Skip to content

Conversation

@kolyshkin
Copy link
Contributor

@kolyshkin kolyshkin commented Jul 9, 2021

based on (and currently includes) #3081 and #3067. Keeping this a draft before those two are merged.

  1. Fix the inability to freeze the container using its Set() method (with r.Freezer set to Frozen). Add a test.
  2. Avoid unnecessary freeze/thaw from system v1 driver. Add a test.

Review commit-by-commit. Please see individual commits for details.

1.0 backport: #3093

@kolyshkin
Copy link
Contributor Author

As suggested in #3065 (comment), this can be further improved to avoid the freeze entirely if we're sure systemd won't set the deny-all device rule.

Looking at
https://github.com/systemd/systemd/blob/dd376574fd62c6fcf446ee500ca85558a71d645e/src/core/cgroup.c#L1130-L1133
it seems that freeze can be skipped if DevicePolicy is auto (which is the default) AND DeviceAllow list is empty.

Problem is, because of SkipDevices use in update.go, we have to query the current/existing properties first, and only skip freezing if all of the following is true:

  1. Current properties have DevicePolicy=auto
  2. Current properties have empty DeviceAllow list
  3. SkipDevices is true.

@odinuge
Copy link
Contributor

odinuge commented Jul 9, 2021

Together with #3081 (review), I think this PR is pretty neat and good.

@kolyshkin in #3065 (comment)

So, one way to fix this would be to have a code that tells whether systemd is going to do deny-all on SetUnitProperties, and skip the freeze it it won't.

If we want to do that for container as well, yeah. Although I don't know how often containers are allowed access to all devices?

For the k8s usage for managing a control group, a simple flag is ok though, but that is up to you and the other runc maintainers.

This is a kludge to a kludge and it's dependent upon systemd internals (which may change) but in these circumstances this may be the best way to proceed.

Yup, it becomes quite a mess... 🙃

The best fix is probably to just start using cgroup v2 instead. crun has opted to just skip dealing with systemd mostly, and use a delegated scope for cgroup v2, and that works kinda ok I guess, but its not perfect. Not sure how they deal with cgroup v1 tho.

@kolyshkin kolyshkin changed the title libct/cg/sd/v1: Set: optimize freeze cgroups: Set: fix freeze, avoid unnecessary freeze from systemd v1 Jul 11, 2021
@kolyshkin kolyshkin force-pushed the freeze-less branch 3 times, most recently from 0eae769 to 5f5d5c4 Compare July 11, 2021 23:46
@kolyshkin
Copy link
Contributor Author

If we want to do that for container as well, yeah. Although I don't know how often containers are allowed access to all devices?

Container run via docker run --privileged allows access to all devices. I guess podman and some other runtimes have the same or similar thing.

For the k8s usage for managing a control group, a simple flag is ok though, but that is up to you and the other runc maintainers.

(Data records)
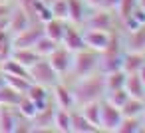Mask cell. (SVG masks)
<instances>
[{
  "mask_svg": "<svg viewBox=\"0 0 145 133\" xmlns=\"http://www.w3.org/2000/svg\"><path fill=\"white\" fill-rule=\"evenodd\" d=\"M72 52L70 50H66L64 46H56L54 48V52L46 58L48 62H50V66L54 68V72L58 74V76H64V74H68L70 72V68H72Z\"/></svg>",
  "mask_w": 145,
  "mask_h": 133,
  "instance_id": "cell-6",
  "label": "cell"
},
{
  "mask_svg": "<svg viewBox=\"0 0 145 133\" xmlns=\"http://www.w3.org/2000/svg\"><path fill=\"white\" fill-rule=\"evenodd\" d=\"M86 28H91V30H113V24H115V18H113V12L105 10V8H95L93 14H86L84 22H82Z\"/></svg>",
  "mask_w": 145,
  "mask_h": 133,
  "instance_id": "cell-4",
  "label": "cell"
},
{
  "mask_svg": "<svg viewBox=\"0 0 145 133\" xmlns=\"http://www.w3.org/2000/svg\"><path fill=\"white\" fill-rule=\"evenodd\" d=\"M12 52V34L6 28H0V62L10 58Z\"/></svg>",
  "mask_w": 145,
  "mask_h": 133,
  "instance_id": "cell-32",
  "label": "cell"
},
{
  "mask_svg": "<svg viewBox=\"0 0 145 133\" xmlns=\"http://www.w3.org/2000/svg\"><path fill=\"white\" fill-rule=\"evenodd\" d=\"M0 2H6V0H0Z\"/></svg>",
  "mask_w": 145,
  "mask_h": 133,
  "instance_id": "cell-45",
  "label": "cell"
},
{
  "mask_svg": "<svg viewBox=\"0 0 145 133\" xmlns=\"http://www.w3.org/2000/svg\"><path fill=\"white\" fill-rule=\"evenodd\" d=\"M4 83H6V80H4V74H2V72H0V87H2Z\"/></svg>",
  "mask_w": 145,
  "mask_h": 133,
  "instance_id": "cell-41",
  "label": "cell"
},
{
  "mask_svg": "<svg viewBox=\"0 0 145 133\" xmlns=\"http://www.w3.org/2000/svg\"><path fill=\"white\" fill-rule=\"evenodd\" d=\"M64 28H66V20H60V18H50L48 22L42 24L44 36H48L50 40H54V42H58V44H60V40H62Z\"/></svg>",
  "mask_w": 145,
  "mask_h": 133,
  "instance_id": "cell-17",
  "label": "cell"
},
{
  "mask_svg": "<svg viewBox=\"0 0 145 133\" xmlns=\"http://www.w3.org/2000/svg\"><path fill=\"white\" fill-rule=\"evenodd\" d=\"M14 109H16V111L20 113V117H24V119H32V117L36 115V111H38L36 103H34L28 95H22L20 101H18V105H16Z\"/></svg>",
  "mask_w": 145,
  "mask_h": 133,
  "instance_id": "cell-29",
  "label": "cell"
},
{
  "mask_svg": "<svg viewBox=\"0 0 145 133\" xmlns=\"http://www.w3.org/2000/svg\"><path fill=\"white\" fill-rule=\"evenodd\" d=\"M127 97H129V95H127L125 87H119V89H107V91L103 93V99L109 101V103L115 105V107H121V105L125 103Z\"/></svg>",
  "mask_w": 145,
  "mask_h": 133,
  "instance_id": "cell-33",
  "label": "cell"
},
{
  "mask_svg": "<svg viewBox=\"0 0 145 133\" xmlns=\"http://www.w3.org/2000/svg\"><path fill=\"white\" fill-rule=\"evenodd\" d=\"M18 123V115L14 113V107L0 105V133H14Z\"/></svg>",
  "mask_w": 145,
  "mask_h": 133,
  "instance_id": "cell-16",
  "label": "cell"
},
{
  "mask_svg": "<svg viewBox=\"0 0 145 133\" xmlns=\"http://www.w3.org/2000/svg\"><path fill=\"white\" fill-rule=\"evenodd\" d=\"M8 14H10V6H8L6 2H0V20L6 18Z\"/></svg>",
  "mask_w": 145,
  "mask_h": 133,
  "instance_id": "cell-38",
  "label": "cell"
},
{
  "mask_svg": "<svg viewBox=\"0 0 145 133\" xmlns=\"http://www.w3.org/2000/svg\"><path fill=\"white\" fill-rule=\"evenodd\" d=\"M135 8H137V0H119V2H117V8H115V14H117L119 22H121L125 16H129Z\"/></svg>",
  "mask_w": 145,
  "mask_h": 133,
  "instance_id": "cell-34",
  "label": "cell"
},
{
  "mask_svg": "<svg viewBox=\"0 0 145 133\" xmlns=\"http://www.w3.org/2000/svg\"><path fill=\"white\" fill-rule=\"evenodd\" d=\"M121 109L111 105L109 101L101 99V113H99V131H115L121 121Z\"/></svg>",
  "mask_w": 145,
  "mask_h": 133,
  "instance_id": "cell-5",
  "label": "cell"
},
{
  "mask_svg": "<svg viewBox=\"0 0 145 133\" xmlns=\"http://www.w3.org/2000/svg\"><path fill=\"white\" fill-rule=\"evenodd\" d=\"M34 4H36V0H18V6H20V8H24L28 14H32Z\"/></svg>",
  "mask_w": 145,
  "mask_h": 133,
  "instance_id": "cell-37",
  "label": "cell"
},
{
  "mask_svg": "<svg viewBox=\"0 0 145 133\" xmlns=\"http://www.w3.org/2000/svg\"><path fill=\"white\" fill-rule=\"evenodd\" d=\"M117 2H119V0H101V6H99V8H105V10H109V12H115Z\"/></svg>",
  "mask_w": 145,
  "mask_h": 133,
  "instance_id": "cell-36",
  "label": "cell"
},
{
  "mask_svg": "<svg viewBox=\"0 0 145 133\" xmlns=\"http://www.w3.org/2000/svg\"><path fill=\"white\" fill-rule=\"evenodd\" d=\"M137 74H139V78H141V81H143V83H145V64H143V66H141V70H139V72H137Z\"/></svg>",
  "mask_w": 145,
  "mask_h": 133,
  "instance_id": "cell-40",
  "label": "cell"
},
{
  "mask_svg": "<svg viewBox=\"0 0 145 133\" xmlns=\"http://www.w3.org/2000/svg\"><path fill=\"white\" fill-rule=\"evenodd\" d=\"M24 95H28V97L36 103V107H38V109H42V107L50 105V93H48V87H44V85L32 83Z\"/></svg>",
  "mask_w": 145,
  "mask_h": 133,
  "instance_id": "cell-18",
  "label": "cell"
},
{
  "mask_svg": "<svg viewBox=\"0 0 145 133\" xmlns=\"http://www.w3.org/2000/svg\"><path fill=\"white\" fill-rule=\"evenodd\" d=\"M22 93H18L16 89H12L10 85H2L0 87V105H8V107H16L20 101Z\"/></svg>",
  "mask_w": 145,
  "mask_h": 133,
  "instance_id": "cell-27",
  "label": "cell"
},
{
  "mask_svg": "<svg viewBox=\"0 0 145 133\" xmlns=\"http://www.w3.org/2000/svg\"><path fill=\"white\" fill-rule=\"evenodd\" d=\"M40 2H42V4H48V6H50L52 2H56V0H40Z\"/></svg>",
  "mask_w": 145,
  "mask_h": 133,
  "instance_id": "cell-43",
  "label": "cell"
},
{
  "mask_svg": "<svg viewBox=\"0 0 145 133\" xmlns=\"http://www.w3.org/2000/svg\"><path fill=\"white\" fill-rule=\"evenodd\" d=\"M125 78L127 74L123 70H115V72H109V74H103V85H105V91L107 89H119L125 85Z\"/></svg>",
  "mask_w": 145,
  "mask_h": 133,
  "instance_id": "cell-25",
  "label": "cell"
},
{
  "mask_svg": "<svg viewBox=\"0 0 145 133\" xmlns=\"http://www.w3.org/2000/svg\"><path fill=\"white\" fill-rule=\"evenodd\" d=\"M99 131L95 125H91L80 109H72V133H95Z\"/></svg>",
  "mask_w": 145,
  "mask_h": 133,
  "instance_id": "cell-20",
  "label": "cell"
},
{
  "mask_svg": "<svg viewBox=\"0 0 145 133\" xmlns=\"http://www.w3.org/2000/svg\"><path fill=\"white\" fill-rule=\"evenodd\" d=\"M125 52H141L145 54V24L127 32V40L123 42Z\"/></svg>",
  "mask_w": 145,
  "mask_h": 133,
  "instance_id": "cell-11",
  "label": "cell"
},
{
  "mask_svg": "<svg viewBox=\"0 0 145 133\" xmlns=\"http://www.w3.org/2000/svg\"><path fill=\"white\" fill-rule=\"evenodd\" d=\"M60 46H64V48L70 50L72 54L78 52V50H82V48H86L82 30H78L76 24H66L64 34H62V40H60Z\"/></svg>",
  "mask_w": 145,
  "mask_h": 133,
  "instance_id": "cell-8",
  "label": "cell"
},
{
  "mask_svg": "<svg viewBox=\"0 0 145 133\" xmlns=\"http://www.w3.org/2000/svg\"><path fill=\"white\" fill-rule=\"evenodd\" d=\"M97 64H99V52L89 50V48H82V50L74 52L70 72L76 80L86 78V76H91L97 72Z\"/></svg>",
  "mask_w": 145,
  "mask_h": 133,
  "instance_id": "cell-2",
  "label": "cell"
},
{
  "mask_svg": "<svg viewBox=\"0 0 145 133\" xmlns=\"http://www.w3.org/2000/svg\"><path fill=\"white\" fill-rule=\"evenodd\" d=\"M137 6H141V8L145 10V0H137Z\"/></svg>",
  "mask_w": 145,
  "mask_h": 133,
  "instance_id": "cell-42",
  "label": "cell"
},
{
  "mask_svg": "<svg viewBox=\"0 0 145 133\" xmlns=\"http://www.w3.org/2000/svg\"><path fill=\"white\" fill-rule=\"evenodd\" d=\"M143 64H145V54H141V52H123L121 70L125 74H137Z\"/></svg>",
  "mask_w": 145,
  "mask_h": 133,
  "instance_id": "cell-14",
  "label": "cell"
},
{
  "mask_svg": "<svg viewBox=\"0 0 145 133\" xmlns=\"http://www.w3.org/2000/svg\"><path fill=\"white\" fill-rule=\"evenodd\" d=\"M121 109V115H127V117H141L143 109H145V99L143 97H127L125 103L119 107Z\"/></svg>",
  "mask_w": 145,
  "mask_h": 133,
  "instance_id": "cell-23",
  "label": "cell"
},
{
  "mask_svg": "<svg viewBox=\"0 0 145 133\" xmlns=\"http://www.w3.org/2000/svg\"><path fill=\"white\" fill-rule=\"evenodd\" d=\"M115 131L117 133H139V131H143L141 117H127V115H123Z\"/></svg>",
  "mask_w": 145,
  "mask_h": 133,
  "instance_id": "cell-26",
  "label": "cell"
},
{
  "mask_svg": "<svg viewBox=\"0 0 145 133\" xmlns=\"http://www.w3.org/2000/svg\"><path fill=\"white\" fill-rule=\"evenodd\" d=\"M4 80H6V85H10L12 89H16L18 93H26L28 91V87L32 85V81H30V78H22V76H6L4 74Z\"/></svg>",
  "mask_w": 145,
  "mask_h": 133,
  "instance_id": "cell-31",
  "label": "cell"
},
{
  "mask_svg": "<svg viewBox=\"0 0 145 133\" xmlns=\"http://www.w3.org/2000/svg\"><path fill=\"white\" fill-rule=\"evenodd\" d=\"M123 87H125L129 97H143L145 99V83L141 81L139 74H127Z\"/></svg>",
  "mask_w": 145,
  "mask_h": 133,
  "instance_id": "cell-21",
  "label": "cell"
},
{
  "mask_svg": "<svg viewBox=\"0 0 145 133\" xmlns=\"http://www.w3.org/2000/svg\"><path fill=\"white\" fill-rule=\"evenodd\" d=\"M103 93H105L103 74H99V72H95L91 76H86V78H78L76 85L72 87L76 107H80L84 103H89V101H99V99H103Z\"/></svg>",
  "mask_w": 145,
  "mask_h": 133,
  "instance_id": "cell-1",
  "label": "cell"
},
{
  "mask_svg": "<svg viewBox=\"0 0 145 133\" xmlns=\"http://www.w3.org/2000/svg\"><path fill=\"white\" fill-rule=\"evenodd\" d=\"M52 95H54V103L56 107H62V109H74L76 107V101H74V95H72V89L64 83H56L52 87Z\"/></svg>",
  "mask_w": 145,
  "mask_h": 133,
  "instance_id": "cell-12",
  "label": "cell"
},
{
  "mask_svg": "<svg viewBox=\"0 0 145 133\" xmlns=\"http://www.w3.org/2000/svg\"><path fill=\"white\" fill-rule=\"evenodd\" d=\"M28 76H30L32 83H38L44 87H54L60 81V76L54 72V68L50 66V62L46 58H40L38 62H34L28 68Z\"/></svg>",
  "mask_w": 145,
  "mask_h": 133,
  "instance_id": "cell-3",
  "label": "cell"
},
{
  "mask_svg": "<svg viewBox=\"0 0 145 133\" xmlns=\"http://www.w3.org/2000/svg\"><path fill=\"white\" fill-rule=\"evenodd\" d=\"M2 74H6V76H22V78H30V76H28V68H24L22 64H18V62L12 60V58L2 60Z\"/></svg>",
  "mask_w": 145,
  "mask_h": 133,
  "instance_id": "cell-28",
  "label": "cell"
},
{
  "mask_svg": "<svg viewBox=\"0 0 145 133\" xmlns=\"http://www.w3.org/2000/svg\"><path fill=\"white\" fill-rule=\"evenodd\" d=\"M86 18V2L84 0H68V22L70 24H82Z\"/></svg>",
  "mask_w": 145,
  "mask_h": 133,
  "instance_id": "cell-22",
  "label": "cell"
},
{
  "mask_svg": "<svg viewBox=\"0 0 145 133\" xmlns=\"http://www.w3.org/2000/svg\"><path fill=\"white\" fill-rule=\"evenodd\" d=\"M32 24V20H30V14L24 10V8H16V10H10V14H8V24H6V30L12 34V36H16L18 32H22V30H26L28 26Z\"/></svg>",
  "mask_w": 145,
  "mask_h": 133,
  "instance_id": "cell-10",
  "label": "cell"
},
{
  "mask_svg": "<svg viewBox=\"0 0 145 133\" xmlns=\"http://www.w3.org/2000/svg\"><path fill=\"white\" fill-rule=\"evenodd\" d=\"M86 6H91V8H99L101 6V0H84Z\"/></svg>",
  "mask_w": 145,
  "mask_h": 133,
  "instance_id": "cell-39",
  "label": "cell"
},
{
  "mask_svg": "<svg viewBox=\"0 0 145 133\" xmlns=\"http://www.w3.org/2000/svg\"><path fill=\"white\" fill-rule=\"evenodd\" d=\"M52 129L60 131V133H72V109H62L56 107L54 109V123Z\"/></svg>",
  "mask_w": 145,
  "mask_h": 133,
  "instance_id": "cell-15",
  "label": "cell"
},
{
  "mask_svg": "<svg viewBox=\"0 0 145 133\" xmlns=\"http://www.w3.org/2000/svg\"><path fill=\"white\" fill-rule=\"evenodd\" d=\"M10 58H12V60H16L18 64H22L24 68H30L34 62H38V60H40V56L34 52V48H12Z\"/></svg>",
  "mask_w": 145,
  "mask_h": 133,
  "instance_id": "cell-19",
  "label": "cell"
},
{
  "mask_svg": "<svg viewBox=\"0 0 145 133\" xmlns=\"http://www.w3.org/2000/svg\"><path fill=\"white\" fill-rule=\"evenodd\" d=\"M141 123L145 125V109H143V113H141Z\"/></svg>",
  "mask_w": 145,
  "mask_h": 133,
  "instance_id": "cell-44",
  "label": "cell"
},
{
  "mask_svg": "<svg viewBox=\"0 0 145 133\" xmlns=\"http://www.w3.org/2000/svg\"><path fill=\"white\" fill-rule=\"evenodd\" d=\"M82 34H84V44H86V48L95 50V52H101V50L107 46V42H109L111 30H91V28H86Z\"/></svg>",
  "mask_w": 145,
  "mask_h": 133,
  "instance_id": "cell-9",
  "label": "cell"
},
{
  "mask_svg": "<svg viewBox=\"0 0 145 133\" xmlns=\"http://www.w3.org/2000/svg\"><path fill=\"white\" fill-rule=\"evenodd\" d=\"M80 111H82V115L91 123V125H95L97 129H99V113H101V99L99 101H89V103H84V105H80Z\"/></svg>",
  "mask_w": 145,
  "mask_h": 133,
  "instance_id": "cell-24",
  "label": "cell"
},
{
  "mask_svg": "<svg viewBox=\"0 0 145 133\" xmlns=\"http://www.w3.org/2000/svg\"><path fill=\"white\" fill-rule=\"evenodd\" d=\"M56 46H58V42H54V40H50L48 36H44V34H42V36L38 38V42L34 44V52H36L40 58H48V56L54 52V48H56Z\"/></svg>",
  "mask_w": 145,
  "mask_h": 133,
  "instance_id": "cell-30",
  "label": "cell"
},
{
  "mask_svg": "<svg viewBox=\"0 0 145 133\" xmlns=\"http://www.w3.org/2000/svg\"><path fill=\"white\" fill-rule=\"evenodd\" d=\"M42 34H44L42 24H30L26 30L12 36V48H34V44L38 42Z\"/></svg>",
  "mask_w": 145,
  "mask_h": 133,
  "instance_id": "cell-7",
  "label": "cell"
},
{
  "mask_svg": "<svg viewBox=\"0 0 145 133\" xmlns=\"http://www.w3.org/2000/svg\"><path fill=\"white\" fill-rule=\"evenodd\" d=\"M50 10H52L54 18H60V20L68 22V0H56V2L50 4Z\"/></svg>",
  "mask_w": 145,
  "mask_h": 133,
  "instance_id": "cell-35",
  "label": "cell"
},
{
  "mask_svg": "<svg viewBox=\"0 0 145 133\" xmlns=\"http://www.w3.org/2000/svg\"><path fill=\"white\" fill-rule=\"evenodd\" d=\"M54 109L52 105H46L42 109L36 111V115L30 119L32 123V131H46V129H52V123H54Z\"/></svg>",
  "mask_w": 145,
  "mask_h": 133,
  "instance_id": "cell-13",
  "label": "cell"
}]
</instances>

§ WORK INSTRUCTIONS
(1) Duplicate the part of the freeze pull request thread starting with "So, one way" and going on through "it it won't.".
(2) List every distinct number written with a leading # that the freeze pull request thread cites.
(3) Extend the freeze pull request thread, picking up right after its last line.

§ TASK-BY-TASK OUTPUTS
(1)
So, one way to fix this would be to have a code that tells whether systemd is going to do deny-all on SetUnitProperties, and skip the freeze it it won't.

(2) #3081, #3067, #3093, #3065

(3)
Problem is, from the libcontainer/cgroup we do not know if it's a container or a pod cgroup. Even if it's a pod, it can still have some device access rules (kubernetes doesn't currently set any, but this may change), so having something like Pod: true or SkipFreeze: true is a no go.

The only thing why I don't like the current solution (as implemented by libct/cg/sd/v1: Set: avoid unnecessary freeze/thaw commit in this PR) is it does two calls to dbus to find out whether to skip the freeze, but as we don't have/know the current state, this is necessary.

@kolyshkin kolyshkin force-pushed the freeze-less branch 2 times, most recently from fdc81c3 to b1c14c7 Compare July 12, 2021 09:12
@cyphar
Copy link
Member

cyphar commented Jul 13, 2021

@kolyshkin

Looking at
https://github.com/systemd/systemd/blob/dd376574fd62c6fcf446ee500ca85558a71d645e/src/core/cgroup.c#L1130-L1133
it seems that freeze can be skipped if DevicePolicy is auto (which is the default) AND DeviceAllow list is empty.

In that case the device rules would be allow-all, wouldn't they?

                if (c->device_allow || policy != CGROUP_DEVICE_POLICY_AUTO)
                        r = cg_set_attribute("devices", path, "devices.deny", "a");
                else
                        r = cg_set_attribute("devices", path, "devices.allow", "a");

If you have no device_allow list, and the device policy is auto then devices.allow gets set to a which will mean that a container could access devices it shouldn't during the race window (which is worse than the -EACCES inconvenience).

EDIT: Ah, your patch only does the skip if we have SkipDevices and the slice has been configured to be allow-all. Is that a common scenario?

@kolyshkin
Copy link
Contributor Author

EDIT: Ah, your patch only does the skip if we have SkipDevices and the slice has been configured to be allow-all. Is that a common scenario?

@cyphar Yes, at least for kubernetes that uses libcontainter/cgroup to configure pod cgroups. As pod cgroup is a parent for a few containers cgroups, we do unnecessarily freeze all those containers on update, which is definitely not the way to do.

Those pod tests that we're adding recently are trying to emulate those kubernetes usage scenarios.

@kolyshkin kolyshkin marked this pull request as ready for review July 13, 2021 03:07
@kolyshkin kolyshkin added this to the 1.1.0 milestone Jul 13, 2021
@kolyshkin kolyshkin mentioned this pull request Jul 15, 2021
@kolyshkin kolyshkin added the backport/1.0-todo A PR in main branch which needs to be backported to release-1.0 label Jul 15, 2021
m.Freeze method changes m.cgroups.Resources.Freezer field, which should
not be done while we're temporarily freezing the cgroup in Set. If this
field is changed, and r == m.cgroups.Resources (as it often happens),
this results in inability to freeze the container using Set().

To fix, add and use a method which does not change r.Freezer field.

A test case for the bug will be added separately.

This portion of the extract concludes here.